Supplied entries:

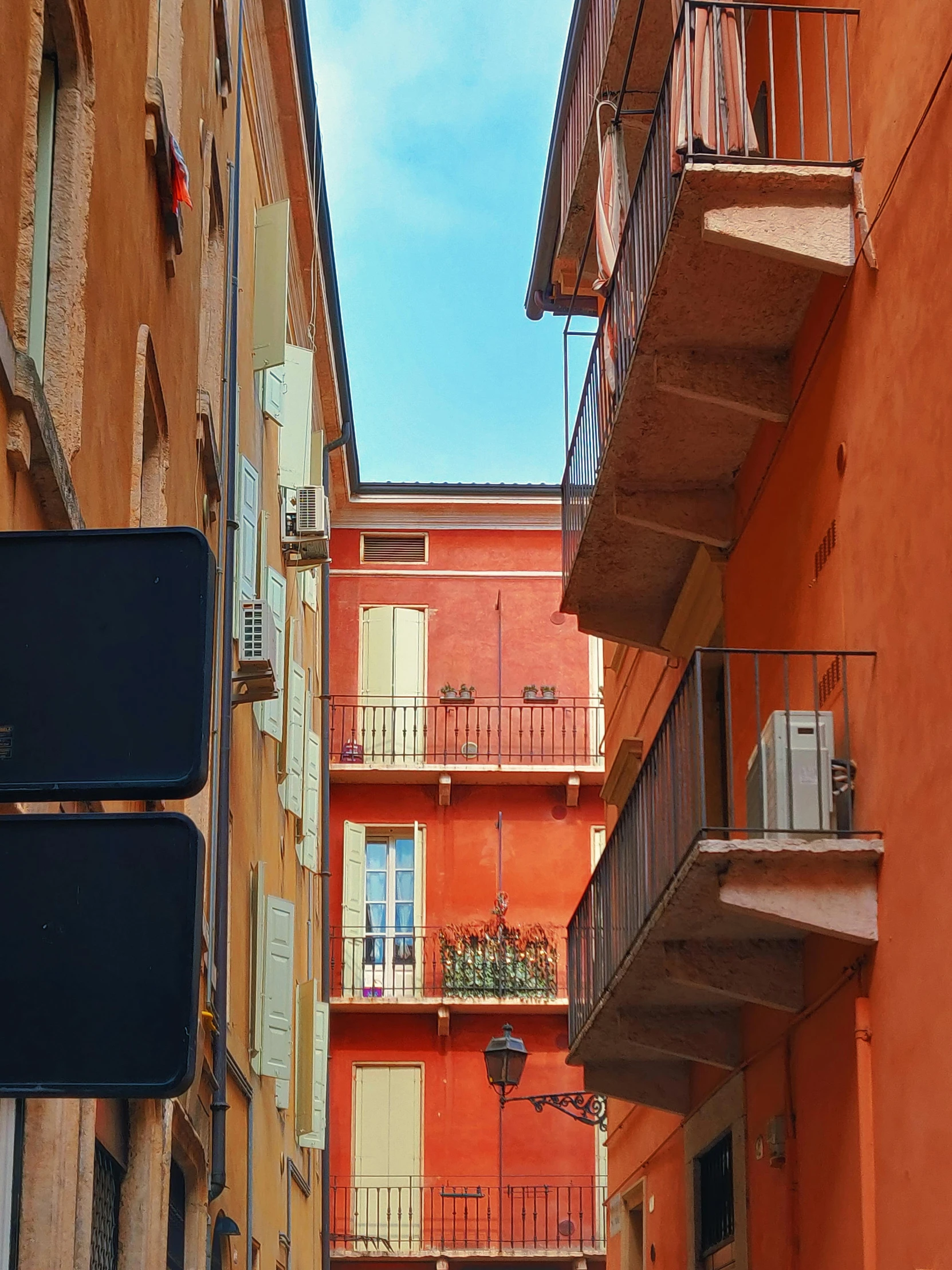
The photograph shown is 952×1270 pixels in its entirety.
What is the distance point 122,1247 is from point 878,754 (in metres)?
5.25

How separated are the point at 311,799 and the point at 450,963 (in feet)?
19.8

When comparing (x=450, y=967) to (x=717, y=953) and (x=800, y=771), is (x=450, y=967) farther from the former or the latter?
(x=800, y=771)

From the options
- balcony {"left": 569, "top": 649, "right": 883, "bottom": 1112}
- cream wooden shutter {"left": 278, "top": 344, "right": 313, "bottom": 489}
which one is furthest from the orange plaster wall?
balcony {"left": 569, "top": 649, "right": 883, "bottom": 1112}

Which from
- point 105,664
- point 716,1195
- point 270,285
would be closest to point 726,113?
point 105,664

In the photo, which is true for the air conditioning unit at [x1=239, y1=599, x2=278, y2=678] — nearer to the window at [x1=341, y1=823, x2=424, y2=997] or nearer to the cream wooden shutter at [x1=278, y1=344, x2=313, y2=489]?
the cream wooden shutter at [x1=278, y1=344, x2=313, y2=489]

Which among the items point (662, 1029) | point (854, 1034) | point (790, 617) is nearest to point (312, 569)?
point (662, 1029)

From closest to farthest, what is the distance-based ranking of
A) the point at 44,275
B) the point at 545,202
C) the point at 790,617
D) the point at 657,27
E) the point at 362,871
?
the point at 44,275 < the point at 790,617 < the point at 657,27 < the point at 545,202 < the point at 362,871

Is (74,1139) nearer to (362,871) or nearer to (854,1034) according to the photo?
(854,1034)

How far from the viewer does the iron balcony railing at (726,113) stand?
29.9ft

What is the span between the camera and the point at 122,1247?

Goal of the exercise: Set down exactly what runs from the line with "In the photo, which" to the last line of the data above, including both of those lines and no others.

Reply to the exercise:
In the photo, which is true for the air conditioning unit at [x1=239, y1=599, x2=278, y2=678] — nearer to the window at [x1=341, y1=823, x2=424, y2=997] or nearer to the cream wooden shutter at [x1=278, y1=344, x2=313, y2=489]?
the cream wooden shutter at [x1=278, y1=344, x2=313, y2=489]

Which among the items point (662, 1029) | point (854, 1034) | point (790, 617) is nearest to point (312, 569)?
point (662, 1029)

From closest to farthest, what is the distance-based ranking of
A) the point at 44,275
B) the point at 545,202
C) the point at 790,617
D) the point at 657,27
E) the point at 362,871
?
the point at 44,275 < the point at 790,617 < the point at 657,27 < the point at 545,202 < the point at 362,871

Is (74,1139) nearer to (362,871) or nearer to (854,1034) according to the photo?
(854,1034)

How far from the viewer does the iron balcony railing at (726,113) stand?
29.9ft

What is the span between the camera and the point at 122,1247?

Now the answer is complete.